ISLAMABAD, June 23: The Muttahida Majlis-i-Amal has decided to take its protest against the controversial LFO outside parliament, with the first demonstration being planned in front of the Supreme Court.
MMA’s Liaquat Baloch told a press conference here on Monday that the alliance’s central council, which met in Peshawar, had decided to organize a march from parliament to the Supreme Court building to make an “appeal” to the judges not to accept the three-year extension given to them in their retirement age.
He said the date for the protest march would be announced later, after consulting other opposition parties.
The first MMA convention would be held in July, and from August onwards large-scale protest meetings would be held throughout the country, Mr Baloch said.
He said the government was pushing the opposition parties to go to public and was responsible for creating a constitutional deadlock. The MMA still wanted that all the issues should be decided through dialogue, he added.
Asked if the MMA leaders would appear before the Supreme Court which has accepted for hearing a constitutional petition challenging the educational qualification of 68 MMA lawmakers, he said a decision would be taken after talking to the heads of religious institutions. He said such a meeting was slated to be held on Tuesday.
The MMA leadership, he said, believed that the government was trying to blackmail it by challenging their educational qualification, but the alliance would never give in to this blackmail.
He said the MMA central council expressed complete solidarity with the NWFP government, and congratulated it for passing the Shariat Bill. He said the MMA leadership asked the NWFP government to table the Hisba Bill in the provincial assembly.
He said the MMA’s central council condemned the federal government’s action against the provincial government, and vowed to protect it against any federal government move.
He asked the federal government to pay royalty of Rs17 billion to the provincial government, and allow it to work under the constitutional limits.

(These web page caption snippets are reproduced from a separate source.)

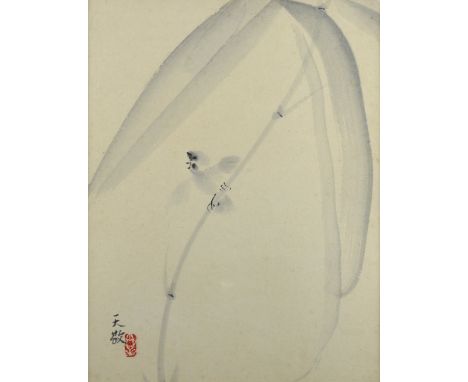 Chinese monochrome watercolour painting depicting a small bird perched on bamboo, with calligraphy and red seal mark, 39.5cm 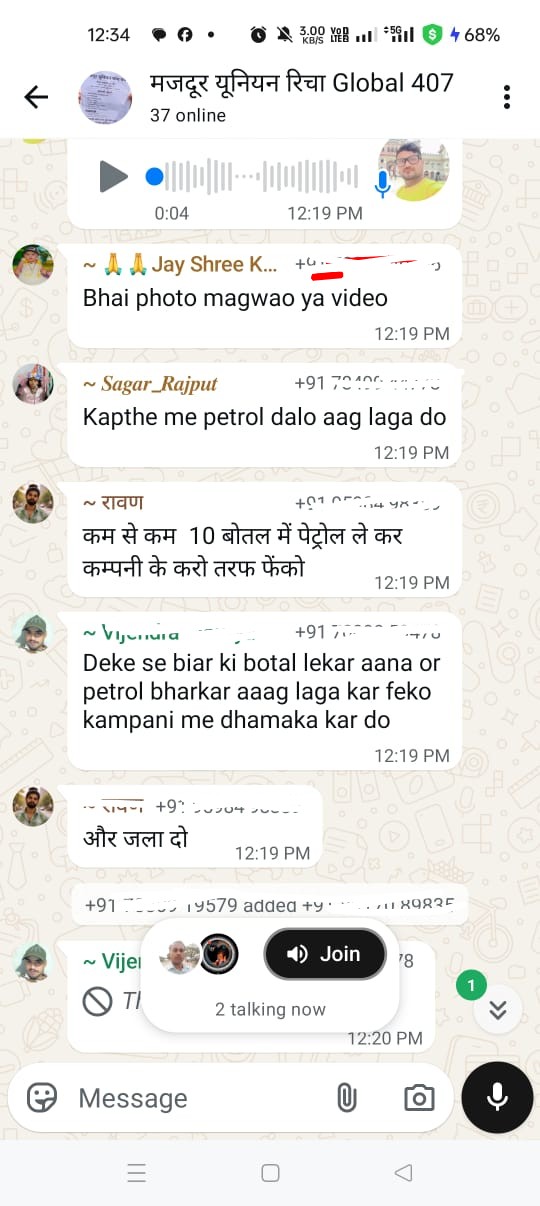 Gurugram Police says WhatsApp chats reveal plot to burn Gurugram companies with petrol bombs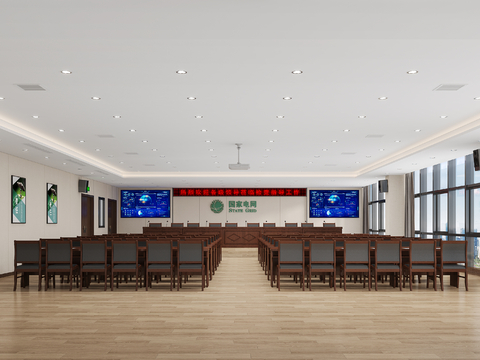 Modern large conference room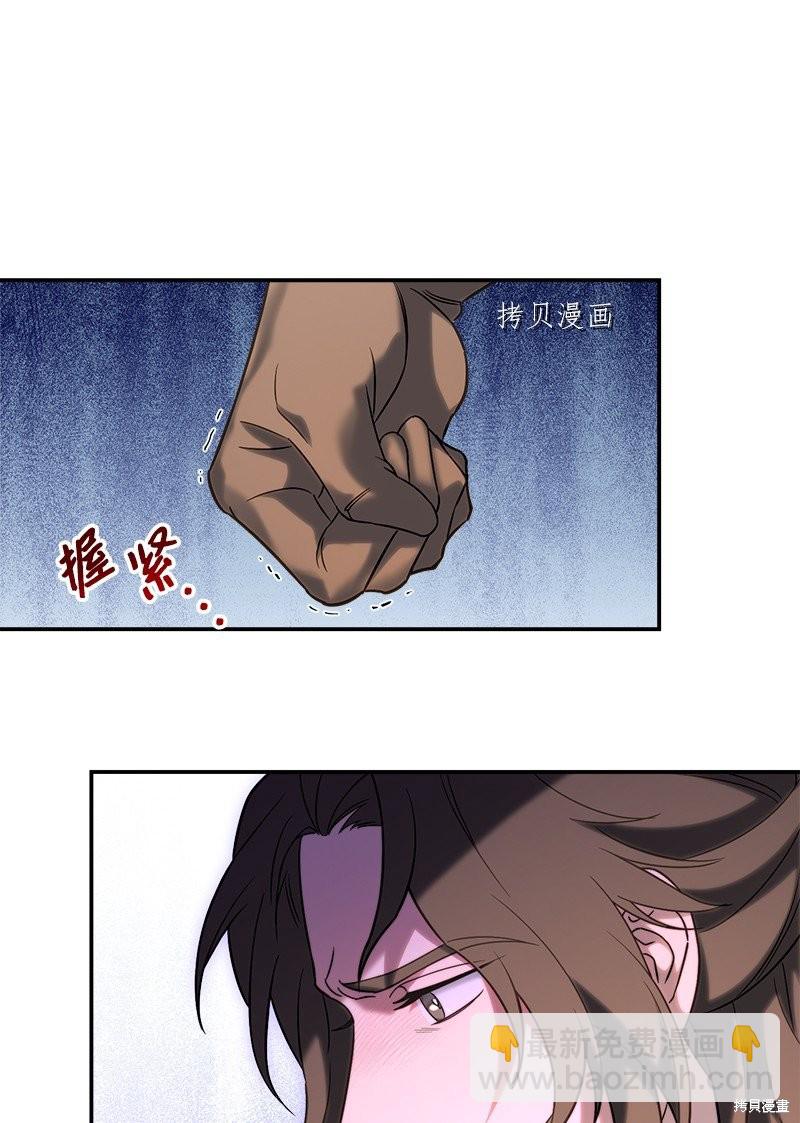 婚姻買賣 - 第41話(2/3) - 4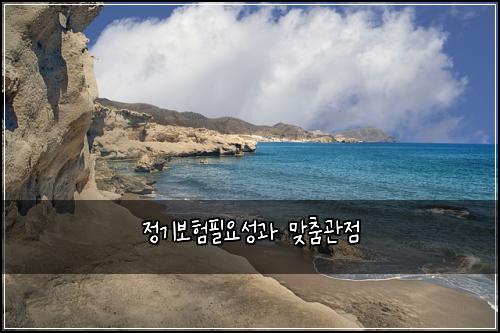 정기보험필요성과 맞춤관점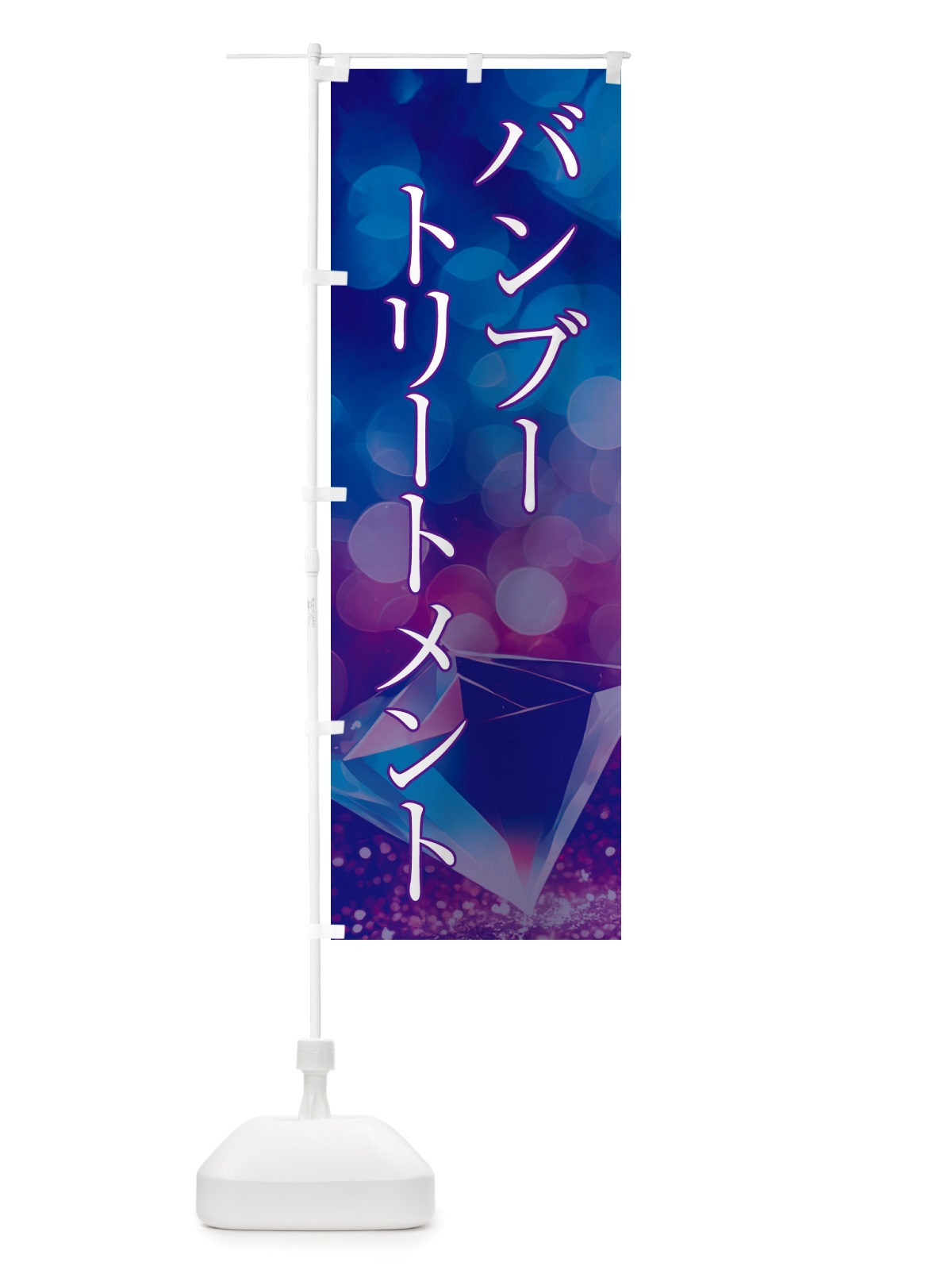 のぼり バンブートリートメント・美容 のぼり旗 NTSY(デザイン【A】)
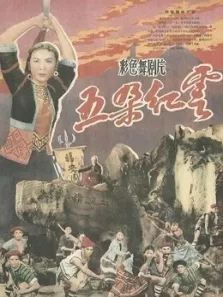 五朵红云电影海报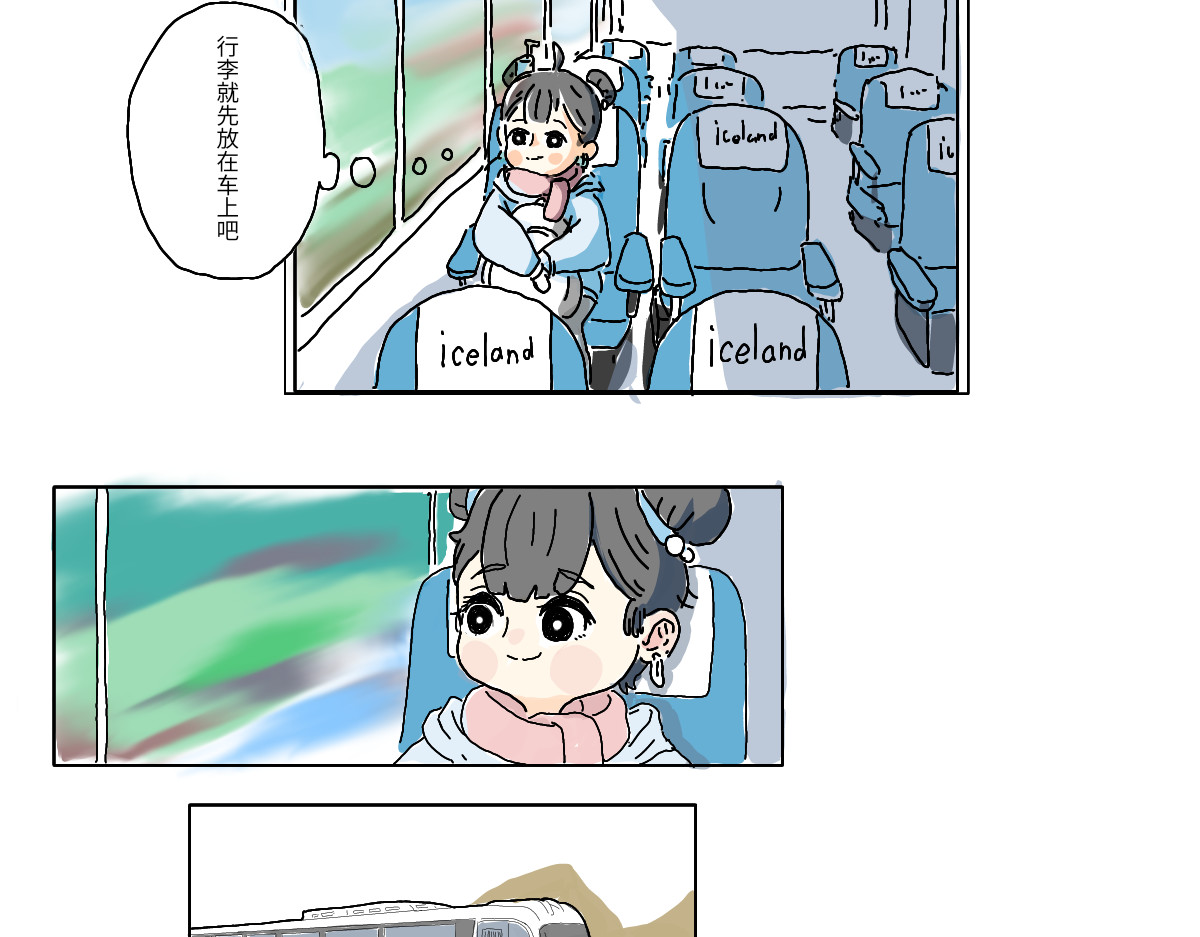 仙境之桥 Vol.未央，酸奶特刊 第12页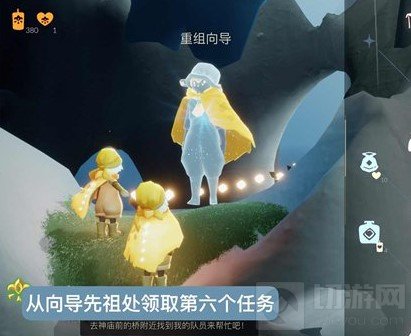 光遇集结季最后一个任务怎么完成 集结季最后一个任务攻略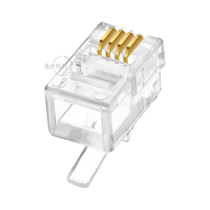 Car carrier walkie-talkie FTM100DR400XDR 4 Core crystal head 4P4C suitable for homemade panel separation line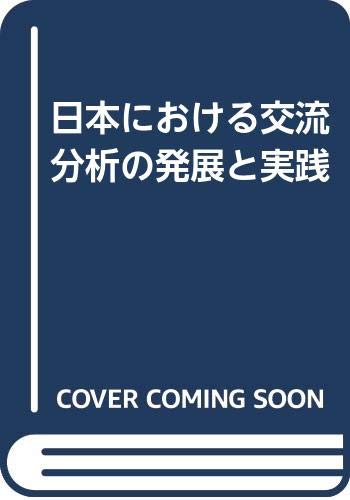 日本における交流分析の発展と実践/風間書房/繁田千恵（単行本） 日本における交流分析の発展と実践 - （株）風間書房 心理学
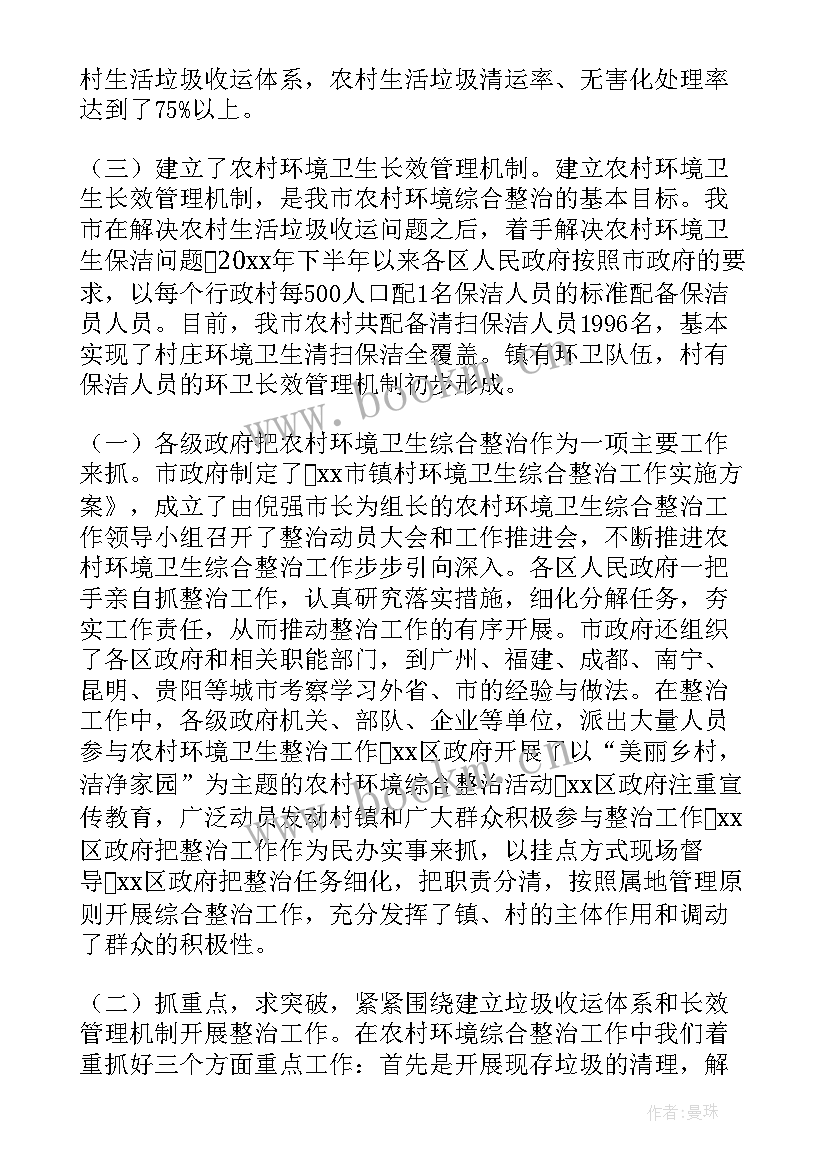 人居五年工作总结(大全7篇)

He said the LFO was illegal, and efforts for the revival of the Constitution would continue. He said the MMA would not accept a uniformed president, the National Security Council, and insertion of Article 58(2)(B) in the Constitution. He said that on June 28, the opposition parties would first assemble in the parliament lodges and from there they would go to the National Assembly and take part in the no-confidence proceedings against the Speaker.